Man has not their philosophy. The seaman is powerfully affected when, at the decline of day, a sudden night darkening over the sea, he descries, hovering about his barque, an ominous little pigeon, a bird of funereal black. _Black_ is not the fitting word; black would be less gloomy: the true tint is that of a smoky-brown, which cannot be defined. It is a shadow of hell, an evil vision, which strides along the waters, breasts the billows, crushes under its feet the tempest. The stormy petrel (or "St. Peter") is the horror of the seaman, who sees in it, according to his belief, a living curse. Whence does it come? How is it able to rise at such enormous distances from all land? What wills it? What does it come in quest of, if not of a wreck? It sweeps to and fro impatiently, and already selects the corpses which its accomplice, the atrocious and iniquitous sea, will soon deliver up to its mercies.
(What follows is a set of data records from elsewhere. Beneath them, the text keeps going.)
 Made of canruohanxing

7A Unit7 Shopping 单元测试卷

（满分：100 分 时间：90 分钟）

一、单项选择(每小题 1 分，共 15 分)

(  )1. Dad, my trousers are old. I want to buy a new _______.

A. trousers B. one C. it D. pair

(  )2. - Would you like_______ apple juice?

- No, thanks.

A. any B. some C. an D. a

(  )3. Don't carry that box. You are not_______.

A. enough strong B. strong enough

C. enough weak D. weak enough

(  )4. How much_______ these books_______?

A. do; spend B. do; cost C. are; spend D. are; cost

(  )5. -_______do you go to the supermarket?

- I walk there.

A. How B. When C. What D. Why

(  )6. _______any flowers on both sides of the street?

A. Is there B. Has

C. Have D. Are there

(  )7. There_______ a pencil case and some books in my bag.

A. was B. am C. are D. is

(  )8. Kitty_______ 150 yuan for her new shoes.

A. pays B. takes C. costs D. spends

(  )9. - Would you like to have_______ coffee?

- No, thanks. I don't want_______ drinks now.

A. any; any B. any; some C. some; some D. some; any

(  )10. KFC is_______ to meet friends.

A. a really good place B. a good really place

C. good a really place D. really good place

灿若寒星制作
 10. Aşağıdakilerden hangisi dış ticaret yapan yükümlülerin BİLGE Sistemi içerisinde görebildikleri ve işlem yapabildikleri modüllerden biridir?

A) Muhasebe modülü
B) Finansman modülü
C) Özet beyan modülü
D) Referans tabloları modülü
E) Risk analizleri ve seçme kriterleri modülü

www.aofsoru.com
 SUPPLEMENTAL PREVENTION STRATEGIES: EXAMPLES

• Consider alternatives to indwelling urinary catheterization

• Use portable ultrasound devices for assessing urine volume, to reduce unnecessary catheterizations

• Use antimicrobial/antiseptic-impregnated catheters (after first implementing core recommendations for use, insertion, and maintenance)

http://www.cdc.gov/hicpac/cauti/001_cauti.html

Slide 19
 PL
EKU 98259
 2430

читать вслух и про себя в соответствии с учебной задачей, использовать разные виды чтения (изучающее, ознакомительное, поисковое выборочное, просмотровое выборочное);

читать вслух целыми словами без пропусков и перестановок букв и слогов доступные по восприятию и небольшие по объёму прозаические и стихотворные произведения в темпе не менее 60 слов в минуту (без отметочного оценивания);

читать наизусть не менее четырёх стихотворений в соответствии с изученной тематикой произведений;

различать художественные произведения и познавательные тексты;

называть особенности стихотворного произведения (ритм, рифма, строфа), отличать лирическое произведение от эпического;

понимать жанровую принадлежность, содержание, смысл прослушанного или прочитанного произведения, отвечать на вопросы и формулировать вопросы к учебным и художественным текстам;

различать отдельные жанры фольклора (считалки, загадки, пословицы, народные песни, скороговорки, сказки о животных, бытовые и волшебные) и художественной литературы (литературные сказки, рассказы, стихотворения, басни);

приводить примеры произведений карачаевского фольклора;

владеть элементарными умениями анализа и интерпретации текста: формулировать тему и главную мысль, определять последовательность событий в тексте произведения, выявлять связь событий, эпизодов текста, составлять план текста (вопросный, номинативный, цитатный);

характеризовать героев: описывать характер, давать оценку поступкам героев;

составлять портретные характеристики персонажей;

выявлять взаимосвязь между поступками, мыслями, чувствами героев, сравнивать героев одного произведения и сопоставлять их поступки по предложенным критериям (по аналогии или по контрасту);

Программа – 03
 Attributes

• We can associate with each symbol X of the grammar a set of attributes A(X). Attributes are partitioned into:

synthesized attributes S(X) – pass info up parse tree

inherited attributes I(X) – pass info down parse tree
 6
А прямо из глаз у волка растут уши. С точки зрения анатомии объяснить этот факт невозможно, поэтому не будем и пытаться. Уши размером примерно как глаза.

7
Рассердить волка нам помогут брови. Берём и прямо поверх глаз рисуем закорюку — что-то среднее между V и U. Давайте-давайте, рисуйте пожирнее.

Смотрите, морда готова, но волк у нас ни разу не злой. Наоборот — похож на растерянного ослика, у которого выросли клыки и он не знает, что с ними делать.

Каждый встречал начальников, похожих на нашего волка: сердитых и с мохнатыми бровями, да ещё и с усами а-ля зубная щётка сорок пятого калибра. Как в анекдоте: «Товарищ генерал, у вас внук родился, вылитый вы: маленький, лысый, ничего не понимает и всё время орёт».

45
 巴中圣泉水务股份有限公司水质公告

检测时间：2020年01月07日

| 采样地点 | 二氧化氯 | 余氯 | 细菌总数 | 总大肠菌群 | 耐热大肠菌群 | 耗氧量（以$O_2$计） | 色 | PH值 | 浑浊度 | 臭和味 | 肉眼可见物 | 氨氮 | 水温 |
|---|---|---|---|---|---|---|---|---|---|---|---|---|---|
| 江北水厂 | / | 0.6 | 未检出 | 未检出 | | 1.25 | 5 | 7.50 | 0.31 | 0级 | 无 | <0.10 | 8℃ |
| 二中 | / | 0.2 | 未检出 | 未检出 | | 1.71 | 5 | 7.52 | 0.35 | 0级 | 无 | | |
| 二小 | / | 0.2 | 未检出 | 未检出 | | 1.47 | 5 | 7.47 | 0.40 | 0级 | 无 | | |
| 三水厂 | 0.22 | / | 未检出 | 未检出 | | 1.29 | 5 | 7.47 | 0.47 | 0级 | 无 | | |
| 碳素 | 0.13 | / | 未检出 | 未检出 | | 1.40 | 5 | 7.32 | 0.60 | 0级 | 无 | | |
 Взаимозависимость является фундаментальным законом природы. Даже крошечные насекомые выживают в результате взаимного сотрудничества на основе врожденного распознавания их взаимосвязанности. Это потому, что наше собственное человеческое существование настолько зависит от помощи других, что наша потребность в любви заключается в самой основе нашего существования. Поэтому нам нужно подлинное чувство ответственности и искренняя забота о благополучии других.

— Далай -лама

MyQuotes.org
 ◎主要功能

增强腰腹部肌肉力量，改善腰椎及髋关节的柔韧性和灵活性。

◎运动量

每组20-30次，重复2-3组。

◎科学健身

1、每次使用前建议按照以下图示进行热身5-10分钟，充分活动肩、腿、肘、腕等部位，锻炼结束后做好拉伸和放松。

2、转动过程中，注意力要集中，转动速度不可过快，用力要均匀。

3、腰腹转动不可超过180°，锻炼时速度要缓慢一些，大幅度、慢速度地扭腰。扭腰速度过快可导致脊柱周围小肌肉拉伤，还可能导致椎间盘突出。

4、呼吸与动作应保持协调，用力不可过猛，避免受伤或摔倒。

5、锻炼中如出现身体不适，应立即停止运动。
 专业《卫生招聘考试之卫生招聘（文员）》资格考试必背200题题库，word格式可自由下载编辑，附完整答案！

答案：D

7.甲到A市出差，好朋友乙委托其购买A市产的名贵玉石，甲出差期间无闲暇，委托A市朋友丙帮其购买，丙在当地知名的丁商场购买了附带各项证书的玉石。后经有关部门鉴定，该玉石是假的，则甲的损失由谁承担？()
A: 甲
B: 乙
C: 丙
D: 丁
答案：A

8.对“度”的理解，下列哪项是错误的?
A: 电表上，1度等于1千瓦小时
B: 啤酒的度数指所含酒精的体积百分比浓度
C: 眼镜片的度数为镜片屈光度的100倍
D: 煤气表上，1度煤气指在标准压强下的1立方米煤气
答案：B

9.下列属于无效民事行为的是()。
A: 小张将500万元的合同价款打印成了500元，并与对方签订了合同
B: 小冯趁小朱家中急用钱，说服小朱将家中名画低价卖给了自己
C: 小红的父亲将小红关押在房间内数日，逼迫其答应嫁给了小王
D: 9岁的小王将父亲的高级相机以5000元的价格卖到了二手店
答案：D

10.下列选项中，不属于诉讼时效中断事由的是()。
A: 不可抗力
Such are the fables of fear. Less panic-stricken minds would see in the poor bird another ship in distress, an imprudent navigator, which has also been surprised far from shore and without an asylum. Our vessel is for him an island, where he would fain repose. The track of the barque, which rides through both wind and wave, is in itself a refuge, a succour against fatigue. Incessantly, with nimble flight, he places the rampart of the vessel between himself and the tempest. Timid and short-sighted, you see it only when it brings the night. Like ourselves, it dreads the storm--it trembles with fear--it would fain escape--and like you, O seaman, it sighs, "What will become of my little ones?"
But the black hour passes, day reappears, and I see a small blue point in the heaven. Happy and serene region, which has rested in peace far above the hurricane! In that blue point, and at an elevation of ten thousand feet, royally floats a little bird with enormous pens. A gull? No; its wings are black. An eagle? No; the bird is too small.
It is the little ocean-eagle, first and chief of the winged race, the daring navigator who never furls his sails, the lord of the tempest, the scorner of all peril--the man-of-war or frigate-bird.
We have reached the culminating point of the series commenced by the wingless bird. Here we have a bird which is virtually nothing more than wings: scarcely any body--barely as large as that of the domestic cock--while his prodigious pinions are fifteen feet in span. The great problem of flight is solved and overpassed, for the power of flight seems useless. Such a bird, naturally sustained by such supports, need but allow himself to be borne along. The storm bursts; he mounts to lofty heights, where he finds tranquillity. The poetic metaphor, untrue when applied to any other bird, is no exaggeration when applied to him: literally, he sleeps upon the storm.
When he chooses to oar his way seriously, all distance vanishes: he breakfasts at the Senegal; he dines in America.
Or, if he thinks fit to take more time, and amuse himself _en route_, he can do so. He may continue his progress through the night indefinitely, certain of reposing himself. Upon what? On his huge motionless wing, which takes upon itself all the weariness of the voyage; or on the wind, his slave, which eagerly hastens to cradle him.